Whistleblower Case Against Nursing Home Chain for Medicare Fraud Will Go To Court
The US Department of Justice announced on Tuesday, April 21st, that it would join a whistleblower case filed against a large nursing home chain, HCR Manorcare, which alleges the company committed Medicare fraud.
The whistleblower case alleges that HCR Manorcare’s numerous chains, originally filed in Virginia by an occupational therapist in 2009 who used to work for the company, systematically overbilled Medicare for services, and put sick and frail patients through arduous regimens of physical and occupational rehabilitation just to increase revenue.
According to documents in the case, Manorcare routinely pressured administrators at nursing homes, assisted living, and skilled nursing/rehab facilities to meet financial targets by billing for unnecessary care. In some cases, this borders on elder abuse, as frail and helpless patients were sent to physical and occupational therapy when the treatments would not do them any good.
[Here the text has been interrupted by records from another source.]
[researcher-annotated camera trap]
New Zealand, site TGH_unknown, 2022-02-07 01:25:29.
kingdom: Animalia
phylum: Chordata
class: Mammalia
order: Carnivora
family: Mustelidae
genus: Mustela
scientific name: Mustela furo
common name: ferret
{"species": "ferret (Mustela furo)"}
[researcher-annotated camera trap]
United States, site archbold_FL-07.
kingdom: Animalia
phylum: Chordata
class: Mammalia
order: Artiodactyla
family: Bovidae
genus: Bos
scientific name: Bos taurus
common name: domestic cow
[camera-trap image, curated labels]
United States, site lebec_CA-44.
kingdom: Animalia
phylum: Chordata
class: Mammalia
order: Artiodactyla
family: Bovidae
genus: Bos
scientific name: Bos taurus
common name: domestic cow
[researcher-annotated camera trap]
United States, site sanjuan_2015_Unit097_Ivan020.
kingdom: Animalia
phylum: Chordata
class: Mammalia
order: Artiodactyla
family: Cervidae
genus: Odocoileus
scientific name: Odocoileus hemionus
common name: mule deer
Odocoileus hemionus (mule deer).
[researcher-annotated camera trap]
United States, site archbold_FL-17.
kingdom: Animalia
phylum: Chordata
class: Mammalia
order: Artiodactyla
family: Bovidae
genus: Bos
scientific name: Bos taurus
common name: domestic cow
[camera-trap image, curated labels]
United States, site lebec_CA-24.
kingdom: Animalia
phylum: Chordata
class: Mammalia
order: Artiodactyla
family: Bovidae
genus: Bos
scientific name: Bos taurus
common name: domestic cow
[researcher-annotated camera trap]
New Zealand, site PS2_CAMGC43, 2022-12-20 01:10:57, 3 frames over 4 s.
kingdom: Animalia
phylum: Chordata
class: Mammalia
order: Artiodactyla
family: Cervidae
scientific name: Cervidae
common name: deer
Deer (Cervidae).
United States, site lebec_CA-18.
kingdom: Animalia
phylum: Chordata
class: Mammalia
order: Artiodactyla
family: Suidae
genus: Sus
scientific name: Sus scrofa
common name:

Manorcare primarily operates under Heartland and Arden brands. The company has denied the Medicare fraud charges.
“The government bases its allegations on retrospective analyses performed by a few alleged experts who have never cared for, spoken with or even seen the patients in question. Instead, these alleged experts second-guess the hands-on clinical judgment of tens of thousands of experienced, licensed, caring and compassionate doctors, nurses and therapists who actually provided care to our patients,” the company said in a statement issued Tuesday.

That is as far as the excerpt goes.